- **TO DO**:
1. In the forum thread about getting along with an ex, list every line of the song verse that begins with the word "When".
2. From the forum thread about getting along with an ex, reproduce word for word the stretch from "How do you get" through "along so well.".

- **DOCUMENT EXCERPT**:
((

I just figure that my ex and I spent years together......why should we hate each other? It definitely makes these kinds of occasions a heck of a lot better for all concerned and our children are so appreciative of that. I have remained friends with someone I was in relationship with for 5 years...........we are there for each other........

How do you get along with your ex/ ex's?:rose:

I get along with my ex very well. In fact, my wife and I went to her house for thanksgiving last year. I know it's wierd, but it's better than all the bitter fighting a lot of people go though after a separation.
 
I'll take it one step further..

My ex husbands wife.. is my best friend. Seriously.. we talk all the time on the phone.. I'm the one she calls when there is a problem with anything. I'm the one that hugs her when she is done and her me.

We weren't always this way.. but for the last few years we have grown very close.

She is my childrens other mother. She is raising them along with my ex husband.. so it's only best that we get along so well.

Thanksgiving is spent with them (usually at my house).. Xmas eve is always spent together (usually at their house) All birthday parties for the kids are done together (even her son from a former marriage and their son together). My youngest daughter is the same age as their son so they spend time together. They take my daughter home on the weekends that my older children are here. They are taking my mom for a few days this summer while I take a much needed vacation..

In fact.. I just got home from their house.. my daughters 13th birthday is tomorrow.. we had her party today.
 
I wouldn't consider this an odd arrangement at all. Coming from divorced parents, I can say that I find such geniality refreshing.

Best of luck to you.:)

Dirac
 
People are strange,
When you're a stranger
People look ugly,
When you're alone

Wome seem wicked,
When your unwanted
Something something
Somethng something

When you're straaaange
 
I dont think its weird. I would if you were to be going out to movies and all.

))

- **LISTED ENTRIES**:

((

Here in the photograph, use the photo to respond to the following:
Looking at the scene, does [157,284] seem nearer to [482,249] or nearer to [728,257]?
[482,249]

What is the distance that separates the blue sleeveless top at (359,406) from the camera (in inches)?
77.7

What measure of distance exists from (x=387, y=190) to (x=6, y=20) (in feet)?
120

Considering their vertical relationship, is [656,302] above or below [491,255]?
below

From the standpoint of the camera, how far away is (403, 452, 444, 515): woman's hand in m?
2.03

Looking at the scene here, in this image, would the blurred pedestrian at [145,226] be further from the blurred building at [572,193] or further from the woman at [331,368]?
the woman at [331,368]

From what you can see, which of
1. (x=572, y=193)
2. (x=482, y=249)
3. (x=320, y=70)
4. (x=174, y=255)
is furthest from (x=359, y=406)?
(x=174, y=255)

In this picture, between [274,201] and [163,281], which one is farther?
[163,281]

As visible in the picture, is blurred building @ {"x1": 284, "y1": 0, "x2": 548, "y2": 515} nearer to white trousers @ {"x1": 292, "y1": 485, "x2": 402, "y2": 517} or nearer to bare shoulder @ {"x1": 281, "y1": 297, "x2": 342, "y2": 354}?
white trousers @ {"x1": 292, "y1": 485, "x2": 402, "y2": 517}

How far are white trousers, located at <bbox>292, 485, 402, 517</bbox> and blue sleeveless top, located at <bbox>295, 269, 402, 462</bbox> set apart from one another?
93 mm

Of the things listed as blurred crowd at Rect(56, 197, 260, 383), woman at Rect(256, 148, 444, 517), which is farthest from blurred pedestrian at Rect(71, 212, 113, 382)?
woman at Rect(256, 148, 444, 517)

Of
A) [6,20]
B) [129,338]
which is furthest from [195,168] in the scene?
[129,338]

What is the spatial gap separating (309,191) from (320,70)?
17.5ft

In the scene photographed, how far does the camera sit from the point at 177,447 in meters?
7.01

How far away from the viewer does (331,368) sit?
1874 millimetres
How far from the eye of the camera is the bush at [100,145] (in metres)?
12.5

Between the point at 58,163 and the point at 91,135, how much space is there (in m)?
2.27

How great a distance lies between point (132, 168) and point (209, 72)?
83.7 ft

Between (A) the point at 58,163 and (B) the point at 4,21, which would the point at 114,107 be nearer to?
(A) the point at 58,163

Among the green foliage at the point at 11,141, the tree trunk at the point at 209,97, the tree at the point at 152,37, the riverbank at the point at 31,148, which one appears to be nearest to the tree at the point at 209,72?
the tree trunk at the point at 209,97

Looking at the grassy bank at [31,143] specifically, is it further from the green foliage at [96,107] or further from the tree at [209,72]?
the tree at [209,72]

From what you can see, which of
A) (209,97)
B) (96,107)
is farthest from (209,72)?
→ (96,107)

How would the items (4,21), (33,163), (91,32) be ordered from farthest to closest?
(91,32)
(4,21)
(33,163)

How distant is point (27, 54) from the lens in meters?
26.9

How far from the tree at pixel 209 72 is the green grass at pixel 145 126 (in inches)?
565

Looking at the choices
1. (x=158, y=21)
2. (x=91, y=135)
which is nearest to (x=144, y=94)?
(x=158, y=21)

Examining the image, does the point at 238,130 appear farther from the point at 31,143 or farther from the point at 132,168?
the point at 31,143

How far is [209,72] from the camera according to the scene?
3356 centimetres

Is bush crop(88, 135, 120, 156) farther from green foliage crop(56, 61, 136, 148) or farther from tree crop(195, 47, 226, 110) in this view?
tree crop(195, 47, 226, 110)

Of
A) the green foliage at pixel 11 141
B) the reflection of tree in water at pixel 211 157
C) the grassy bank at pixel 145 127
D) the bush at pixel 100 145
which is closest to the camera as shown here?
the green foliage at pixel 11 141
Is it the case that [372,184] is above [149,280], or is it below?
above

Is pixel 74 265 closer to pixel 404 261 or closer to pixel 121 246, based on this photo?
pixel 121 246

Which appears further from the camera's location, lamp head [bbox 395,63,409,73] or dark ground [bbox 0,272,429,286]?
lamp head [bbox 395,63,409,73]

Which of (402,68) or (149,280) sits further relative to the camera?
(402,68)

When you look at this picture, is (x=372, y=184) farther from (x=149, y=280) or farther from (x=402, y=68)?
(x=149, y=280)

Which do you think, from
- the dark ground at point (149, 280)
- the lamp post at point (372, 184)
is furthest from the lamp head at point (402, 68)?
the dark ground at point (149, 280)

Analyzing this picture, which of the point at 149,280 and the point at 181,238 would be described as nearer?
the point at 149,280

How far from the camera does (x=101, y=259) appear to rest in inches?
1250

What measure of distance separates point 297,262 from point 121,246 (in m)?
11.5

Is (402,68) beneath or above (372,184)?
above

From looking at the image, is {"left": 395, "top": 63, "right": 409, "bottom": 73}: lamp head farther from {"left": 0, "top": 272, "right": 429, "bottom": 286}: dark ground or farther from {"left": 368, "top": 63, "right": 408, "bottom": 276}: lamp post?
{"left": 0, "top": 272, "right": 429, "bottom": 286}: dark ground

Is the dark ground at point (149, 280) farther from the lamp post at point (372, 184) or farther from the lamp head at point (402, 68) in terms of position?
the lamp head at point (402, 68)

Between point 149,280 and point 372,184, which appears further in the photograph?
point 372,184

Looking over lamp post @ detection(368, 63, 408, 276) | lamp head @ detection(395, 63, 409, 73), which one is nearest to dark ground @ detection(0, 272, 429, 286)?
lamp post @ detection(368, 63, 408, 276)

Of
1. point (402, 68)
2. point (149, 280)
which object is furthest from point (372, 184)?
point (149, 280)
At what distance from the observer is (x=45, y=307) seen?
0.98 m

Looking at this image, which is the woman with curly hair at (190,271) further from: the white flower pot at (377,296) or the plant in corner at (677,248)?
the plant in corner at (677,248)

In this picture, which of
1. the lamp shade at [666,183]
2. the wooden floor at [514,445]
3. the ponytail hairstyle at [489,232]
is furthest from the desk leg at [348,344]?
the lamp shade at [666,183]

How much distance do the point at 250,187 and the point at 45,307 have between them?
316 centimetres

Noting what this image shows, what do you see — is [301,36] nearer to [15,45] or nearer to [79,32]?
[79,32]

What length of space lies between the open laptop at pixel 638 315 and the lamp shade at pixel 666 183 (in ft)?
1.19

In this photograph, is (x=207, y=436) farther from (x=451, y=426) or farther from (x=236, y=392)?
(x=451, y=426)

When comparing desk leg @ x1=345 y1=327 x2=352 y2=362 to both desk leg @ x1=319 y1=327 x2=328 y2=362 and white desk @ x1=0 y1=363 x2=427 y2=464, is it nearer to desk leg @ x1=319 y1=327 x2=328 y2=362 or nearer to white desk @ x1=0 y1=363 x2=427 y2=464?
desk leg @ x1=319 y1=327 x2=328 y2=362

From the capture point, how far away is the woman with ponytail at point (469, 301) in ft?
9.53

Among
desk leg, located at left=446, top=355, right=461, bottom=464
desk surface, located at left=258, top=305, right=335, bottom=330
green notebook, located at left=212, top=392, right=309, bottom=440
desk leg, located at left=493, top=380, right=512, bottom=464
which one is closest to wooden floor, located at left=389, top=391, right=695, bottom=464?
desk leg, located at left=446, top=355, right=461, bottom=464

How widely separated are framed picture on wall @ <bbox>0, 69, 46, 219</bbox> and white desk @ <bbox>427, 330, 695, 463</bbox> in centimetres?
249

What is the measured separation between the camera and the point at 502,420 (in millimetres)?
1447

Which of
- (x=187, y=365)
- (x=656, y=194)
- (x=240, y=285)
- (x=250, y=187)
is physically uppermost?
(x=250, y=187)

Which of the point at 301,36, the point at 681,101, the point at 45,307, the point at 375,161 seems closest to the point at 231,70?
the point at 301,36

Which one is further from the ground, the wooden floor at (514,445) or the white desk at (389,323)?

))

- **TASK RESPONSES**:
1.
When you're a stranger
When you're alone
When your unwanted
When you're straaaange

2.
How do you get along with your ex/ ex's?:rose:

I get along with my ex very well. In fact, my wife and I went to her house for thanksgiving last year. I know it's wierd, but it's better than all the bitter fighting a lot of people go though after a separation.
 
I'll take it one step further..

My ex husbands wife.. is my best friend. Seriously.. we talk all the time on the phone.. I'm the one she calls when there is a problem with anything. I'm the one that hugs her when she is done and her me.

We weren't always this way.. but for the last few years we have grown very close.

She is my childrens other mother. She is raising them along with my ex husband.. so it's only best that we get along so well.